O Símbolo dos Apóstolos foi
sem dúvida posto por escrito mais ou menos simultaneamente na maior parte das
comunidades cristãs; houve assim uma versão de Jerusalém, uma de Cesaréia, uma
de Antioquia, uma de Alexandria e uma de Roma, que diferem entre si em alguns
detalhes. É da versão romana — não como a lemos em Rufino, mas tal como nos aparece
completada no século VI na Gália (razão pela qual se denominava “versão
gaulesa”) — que proveio o texto atual do Símbolo
dos Apóstolos. Mas, por confronto com as redações primitivas, conservadas
pelos Padres ou encontradas em papiros do Egito, pode-se ter uma idéia precisa
do que devia recitar um novo cristão, há dezesseis ou dezessete séculos, ao
receber o batismo.
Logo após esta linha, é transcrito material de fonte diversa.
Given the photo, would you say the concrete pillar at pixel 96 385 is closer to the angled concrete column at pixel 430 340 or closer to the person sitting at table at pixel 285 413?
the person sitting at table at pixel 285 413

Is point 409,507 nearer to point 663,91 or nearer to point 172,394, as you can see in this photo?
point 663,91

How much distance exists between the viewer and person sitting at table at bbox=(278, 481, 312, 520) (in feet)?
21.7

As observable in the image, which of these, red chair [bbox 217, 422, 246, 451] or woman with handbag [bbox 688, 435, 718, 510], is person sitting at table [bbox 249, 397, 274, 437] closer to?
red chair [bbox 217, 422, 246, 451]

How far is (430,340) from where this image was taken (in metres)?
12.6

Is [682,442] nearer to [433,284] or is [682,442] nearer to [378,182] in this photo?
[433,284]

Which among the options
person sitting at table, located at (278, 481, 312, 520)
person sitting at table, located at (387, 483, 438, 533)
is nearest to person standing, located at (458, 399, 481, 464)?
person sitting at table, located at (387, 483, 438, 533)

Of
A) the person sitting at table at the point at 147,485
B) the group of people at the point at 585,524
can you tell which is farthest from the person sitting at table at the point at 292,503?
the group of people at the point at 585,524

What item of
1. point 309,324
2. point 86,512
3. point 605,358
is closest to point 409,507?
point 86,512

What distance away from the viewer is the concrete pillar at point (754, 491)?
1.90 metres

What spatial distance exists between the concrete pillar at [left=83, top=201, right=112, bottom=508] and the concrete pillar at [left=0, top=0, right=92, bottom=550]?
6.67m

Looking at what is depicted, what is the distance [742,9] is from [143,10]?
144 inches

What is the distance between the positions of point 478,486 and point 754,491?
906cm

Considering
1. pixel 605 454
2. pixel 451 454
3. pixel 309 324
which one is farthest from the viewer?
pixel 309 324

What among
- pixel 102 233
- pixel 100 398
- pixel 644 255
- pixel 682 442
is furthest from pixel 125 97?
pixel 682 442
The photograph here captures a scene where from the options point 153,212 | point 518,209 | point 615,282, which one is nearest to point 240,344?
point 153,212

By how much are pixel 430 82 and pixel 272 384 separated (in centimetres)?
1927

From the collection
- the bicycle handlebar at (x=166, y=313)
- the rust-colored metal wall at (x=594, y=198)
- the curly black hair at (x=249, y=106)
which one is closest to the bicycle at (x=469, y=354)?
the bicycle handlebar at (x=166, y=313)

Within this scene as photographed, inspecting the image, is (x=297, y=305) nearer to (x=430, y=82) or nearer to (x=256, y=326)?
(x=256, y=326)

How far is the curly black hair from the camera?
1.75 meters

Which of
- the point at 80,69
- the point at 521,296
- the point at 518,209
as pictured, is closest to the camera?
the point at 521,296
Eis o texto:
Creio em Deus, Pai todo-poderoso,
criador do céu e da terra.
E em Jesus Cristo, seu único Filho,
Nosso Senhor:
que foi concebido pelo poder do Espírito
Santo,
nasceu da Virgem Maria,
padeceu sob Pôncio Pilatos, foi
crucificado, morto e sepultado;
desceu à mansão dos mortos;
ressuscitou ao terceiro dia,
subiu aos céus;
está sentado à direita de Deus Pai
todo-poderoso,
donde há de vir para julgar os vivos e
os mortos.
Creio no Espírito Santo,
na Santa Igreja Católica,
na comunhão dos santos,
na remissão dos pecados,
na ressurreição da carne,
na vida eterna. Amém!
Fonte: A Igreja
dos Apóstolos e Mártires - Daniel Rops.